* _WORK INSTRUCTIONS_
Copy the listing below word for word, keeping every line in its original order and form.
◇ ◇ ◇ ◇ ◇ ◇ ◇
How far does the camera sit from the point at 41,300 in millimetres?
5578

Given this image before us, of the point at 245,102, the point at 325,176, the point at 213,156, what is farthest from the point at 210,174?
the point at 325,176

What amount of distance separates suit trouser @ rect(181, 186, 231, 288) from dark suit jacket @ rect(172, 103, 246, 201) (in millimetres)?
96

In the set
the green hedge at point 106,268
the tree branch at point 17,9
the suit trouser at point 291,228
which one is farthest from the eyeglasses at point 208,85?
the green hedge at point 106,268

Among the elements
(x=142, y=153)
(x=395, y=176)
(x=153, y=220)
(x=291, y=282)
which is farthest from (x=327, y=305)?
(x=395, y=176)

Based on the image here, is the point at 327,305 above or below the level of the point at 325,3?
◇ ◇ ◇ ◇ ◇ ◇ ◇
* _SOLUTION FOR THIS EXERCISE_
How far does the camera sit from the point at 41,300 in millimetres?
5578

Given this image before us, of the point at 245,102, the point at 325,176, the point at 213,156, what is farthest from the point at 210,174?
the point at 325,176

What amount of distance separates suit trouser @ rect(181, 186, 231, 288) from dark suit jacket @ rect(172, 103, 246, 201) (in millimetres)?
96

In the set
the green hedge at point 106,268
the tree branch at point 17,9
the suit trouser at point 291,228
which one is farthest from the eyeglasses at point 208,85?
the green hedge at point 106,268

Among the elements
(x=142, y=153)
(x=395, y=176)
(x=153, y=220)
(x=291, y=282)
which is farthest from (x=327, y=305)?
(x=395, y=176)

Based on the image here, is the point at 327,305 above or below the level of the point at 325,3?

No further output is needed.